#### Extracted information

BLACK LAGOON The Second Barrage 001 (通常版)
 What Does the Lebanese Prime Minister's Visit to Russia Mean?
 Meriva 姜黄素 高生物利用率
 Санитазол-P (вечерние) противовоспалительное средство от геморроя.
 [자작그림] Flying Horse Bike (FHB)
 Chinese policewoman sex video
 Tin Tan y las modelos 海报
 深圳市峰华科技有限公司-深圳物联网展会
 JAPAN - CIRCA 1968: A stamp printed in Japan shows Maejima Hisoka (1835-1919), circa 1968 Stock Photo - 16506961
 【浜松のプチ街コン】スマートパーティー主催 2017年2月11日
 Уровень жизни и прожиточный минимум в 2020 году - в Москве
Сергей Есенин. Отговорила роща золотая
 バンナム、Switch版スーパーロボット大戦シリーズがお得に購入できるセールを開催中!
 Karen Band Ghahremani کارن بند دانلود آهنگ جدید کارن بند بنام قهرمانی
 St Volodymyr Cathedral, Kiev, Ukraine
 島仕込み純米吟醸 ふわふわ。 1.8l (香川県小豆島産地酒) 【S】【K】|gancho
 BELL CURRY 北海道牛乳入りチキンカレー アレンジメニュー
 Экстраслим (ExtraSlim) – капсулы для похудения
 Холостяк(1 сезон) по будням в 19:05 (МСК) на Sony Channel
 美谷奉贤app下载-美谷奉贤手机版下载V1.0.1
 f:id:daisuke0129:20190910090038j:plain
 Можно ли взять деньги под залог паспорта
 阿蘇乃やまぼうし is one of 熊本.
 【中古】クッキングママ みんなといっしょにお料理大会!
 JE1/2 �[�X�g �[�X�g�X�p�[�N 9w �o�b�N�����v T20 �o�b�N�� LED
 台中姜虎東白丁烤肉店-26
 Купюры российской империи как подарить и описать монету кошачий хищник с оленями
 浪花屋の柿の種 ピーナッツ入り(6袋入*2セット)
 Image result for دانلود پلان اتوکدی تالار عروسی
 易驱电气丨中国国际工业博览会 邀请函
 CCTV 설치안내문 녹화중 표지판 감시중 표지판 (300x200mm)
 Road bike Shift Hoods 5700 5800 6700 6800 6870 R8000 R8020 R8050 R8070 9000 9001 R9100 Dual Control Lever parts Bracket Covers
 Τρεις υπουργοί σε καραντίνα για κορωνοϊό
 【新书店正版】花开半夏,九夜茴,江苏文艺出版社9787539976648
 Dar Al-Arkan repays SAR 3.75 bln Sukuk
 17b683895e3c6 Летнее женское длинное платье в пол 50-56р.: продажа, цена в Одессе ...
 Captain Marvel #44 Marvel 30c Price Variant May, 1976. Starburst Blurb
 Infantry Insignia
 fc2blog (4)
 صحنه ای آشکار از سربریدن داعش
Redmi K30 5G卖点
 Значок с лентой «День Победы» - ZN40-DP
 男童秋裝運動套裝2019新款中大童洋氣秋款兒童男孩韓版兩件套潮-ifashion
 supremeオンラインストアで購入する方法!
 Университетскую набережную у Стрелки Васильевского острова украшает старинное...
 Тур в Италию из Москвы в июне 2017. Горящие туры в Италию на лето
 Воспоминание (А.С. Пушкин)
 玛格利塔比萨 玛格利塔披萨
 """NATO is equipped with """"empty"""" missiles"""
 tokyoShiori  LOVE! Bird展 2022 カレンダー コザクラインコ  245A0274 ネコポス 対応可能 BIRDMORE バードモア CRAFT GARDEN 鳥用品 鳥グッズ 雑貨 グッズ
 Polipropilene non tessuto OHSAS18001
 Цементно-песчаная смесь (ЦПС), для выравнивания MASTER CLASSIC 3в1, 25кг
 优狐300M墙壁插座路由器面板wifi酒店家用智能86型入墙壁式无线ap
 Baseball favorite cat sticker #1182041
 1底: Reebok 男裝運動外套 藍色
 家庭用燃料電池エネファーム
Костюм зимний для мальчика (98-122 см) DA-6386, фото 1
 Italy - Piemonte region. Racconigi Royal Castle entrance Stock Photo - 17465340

########

Task instructions:
Looking at the records above, return exactly the lines from the line with "CCTV 설치안내문 녹화중 표지판 감시중 표지판 (300x200mm)" to the line with "Dar Al-Arkan repays SAR 3.75 bln Sukuk", both ends included.

Written solution:
 CCTV 설치안내문 녹화중 표지판 감시중 표지판 (300x200mm)
 Road bike Shift Hoods 5700 5800 6700 6800 6870 R8000 R8020 R8050 R8070 9000 9001 R9100 Dual Control Lever parts Bracket Covers
 Τρεις υπουργοί σε καραντίνα για κορωνοϊό
 【新书店正版】花开半夏,九夜茴,江苏文艺出版社9787539976648
 Dar Al-Arkan repays SAR 3.75 bln Sukuk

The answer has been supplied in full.